Les faits se sont passés le samedi 27 décembre dernier. C’était après le match de football opposant le Sénégal à la République démocratique du Congo (Rdc), dans le cadre de la 35e édition de la Coupe d’Afrique des nations (Can).
Une finale de la poule D, pour ne pas dire une finale avant l’heure. Les deux nations se sont, à deux reprises, rencontrées récemment. C’était dans le cadre des éliminatoires de la prochaine coupe du monde de football. Et le Sénégal avait, lors de la dernière confrontation, fait une remontada exceptionnelle au stade des martyrs de Kinshasa.
Ce qui a provoqué même l’ire du président de la République congolais. La tension était donc grande, mais pas autant que les enjeux puisque les deux équipes étaient déjà qualifiées pour le prochain tour. Les deux sélections se neutralisent.
Trois supporters congolais, visiblement insatisfaits, ont franchi le rubicon. Vêtus du maillot des Léopards et coiffés du drapeau congolais, ils ont osé mettre le drapeau de l’équipe du Sénégal à terre pour le piétiner. Plus qu’une provocation, une profanation. « Oklm 1-1 partout mais les Sénégalais resteront toujours des pétio pour nous ».
C’est le message qui a accompagné leur post. Rapidement devenues virales, ces images ont provoqué une vive indignation au sein de l’opinion publique nationale mais aussi internationale.
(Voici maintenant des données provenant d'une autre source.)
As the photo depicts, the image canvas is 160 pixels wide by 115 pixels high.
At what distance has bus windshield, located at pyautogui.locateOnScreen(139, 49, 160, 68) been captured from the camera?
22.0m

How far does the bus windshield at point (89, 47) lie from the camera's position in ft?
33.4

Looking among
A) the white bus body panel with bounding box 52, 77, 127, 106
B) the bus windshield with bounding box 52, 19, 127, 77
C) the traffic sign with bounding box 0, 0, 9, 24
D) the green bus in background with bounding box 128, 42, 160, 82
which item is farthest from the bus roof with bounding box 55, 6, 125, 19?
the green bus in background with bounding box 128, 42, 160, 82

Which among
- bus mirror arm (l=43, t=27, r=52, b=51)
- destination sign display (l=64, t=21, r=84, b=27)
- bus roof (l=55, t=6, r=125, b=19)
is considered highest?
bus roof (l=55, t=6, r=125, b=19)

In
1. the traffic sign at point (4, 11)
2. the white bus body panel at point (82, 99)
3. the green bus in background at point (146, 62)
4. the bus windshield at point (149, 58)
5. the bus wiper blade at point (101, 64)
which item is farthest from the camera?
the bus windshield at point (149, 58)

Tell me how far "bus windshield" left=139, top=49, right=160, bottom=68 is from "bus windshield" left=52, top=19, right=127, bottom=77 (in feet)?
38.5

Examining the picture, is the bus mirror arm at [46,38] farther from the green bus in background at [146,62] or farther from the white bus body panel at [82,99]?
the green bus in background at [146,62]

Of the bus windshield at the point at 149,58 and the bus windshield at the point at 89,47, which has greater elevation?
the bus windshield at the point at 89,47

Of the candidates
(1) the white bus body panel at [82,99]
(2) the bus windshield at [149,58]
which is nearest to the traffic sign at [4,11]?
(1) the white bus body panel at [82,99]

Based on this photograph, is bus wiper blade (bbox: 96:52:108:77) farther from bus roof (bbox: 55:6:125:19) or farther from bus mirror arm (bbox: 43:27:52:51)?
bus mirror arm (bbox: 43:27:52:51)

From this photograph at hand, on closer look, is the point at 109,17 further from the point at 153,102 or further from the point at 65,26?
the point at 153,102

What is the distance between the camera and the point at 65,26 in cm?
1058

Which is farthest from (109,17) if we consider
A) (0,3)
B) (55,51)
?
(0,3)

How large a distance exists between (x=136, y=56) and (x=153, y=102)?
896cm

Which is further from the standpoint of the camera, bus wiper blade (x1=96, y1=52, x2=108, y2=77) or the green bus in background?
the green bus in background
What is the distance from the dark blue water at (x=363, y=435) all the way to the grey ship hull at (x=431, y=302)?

Pour de nombreux Sénégalais, cet acte a été perçu comme une atteinte directe à l’honneur national et à l’histoire du pays. Ils ne sont pas seuls, car même des congolais ont condamné cet acte on ne peut plus irresponsable. Parmi eux, il y a le collectif des Jeunes patriotes Congolais. Dans un message empreint de gravité et de fraternité, ils ont condamné avec la plus grande fermeté le geste, qualifié de « regrettable », « irresponsable » et contraire aux valeurs panafricaines.
Les excuses adressées au peuple sénégalais ont été répétées à plusieurs reprises, avec une volonté claire d’apaisement et de préservation des relations fraternelles entre Dakar et Kinshasa. À leur tour, les auteurs des images incriminées ont fini par présenter leurs excuses. Le drapeau national est bien plus qu’un simple morceau de tissu.
Il incarne l’histoire, la souveraineté et l’âme d’un peuple. Chaque couleur, chaque symbole rappelle des luttes, des sacrifices et des idéaux partagés. C’est une histoire, un vécu, une promesse et une espérance. Il représente la mémoire collective, l’honneur des ancêtres et l’espoir des générations futures. Porter atteinte à un drapeau revient à toucher à la dignité d’une nation tout entière. Les profaner est comme une agression directe. Une déclaration de guerre. Tout comme le drapeau, les symboles des États sont sacrés.
Ils méritent, par conséquent, le respect. Dans certains pays, les profaner peut conduire à une convocation d’ambassadeur ou à défaut une manifestation populaire spontanée. L’histoire récente montre que de tels gestes autour des symboles nationaux ont déjà failli provoquer, ou provoqué, de véritables crises diplomatiques. Il y a, à peu près un mois, une vidéo, devenue virale, est postée par de jeunes mineurs du Burkina établis en Guinée.
On les voyait dans une mine où ils disaient qu’ils allaient détruire la terre de Guinée, s’enrichir et aller construire, chez eux au Burkina, de belles villas. Une sortie virtuelle qui a fini par être une affaire d’État. Les Guinéens, pris de colère, s’en sont violemment pris aux Burkinabé, mettant à sac leurs affaires. Le haut représentant des Burkinabè de la Guinée a fait un communiqué pour présenter ses excuses au peuple de Guinée.
Il a, par la suite, demandé une audience et fut reçu par le chef de la diplomatie de la Guinée. Il a, à nouveau, présenté ses excuses et promis de faire le nécessaire. En 2014, lors d’un match de football entre la Serbie et l’Albanie, le survol du stade par un drone portant un drapeau nationaliste albanais avait entraîné des violences sur le terrain et une détérioration notable des relations entre les deux pays. Plus récemment, des escrimeurs suisses tournant le dos au drapeau israélien lors d’une cérémonie officielle ont suscité une réaction immédiate des autorités israéliennes, obligeant la diplomatie suisse à intervenir pour désamorcer la tension. D’autres cas, comme la profanation de drapeaux devant des ambassades ou des erreurs protocolaires impliquant des symboles nationaux montrent à quel point ces emblèmes restent extrêmement sensibles et méritent toute la considération requise.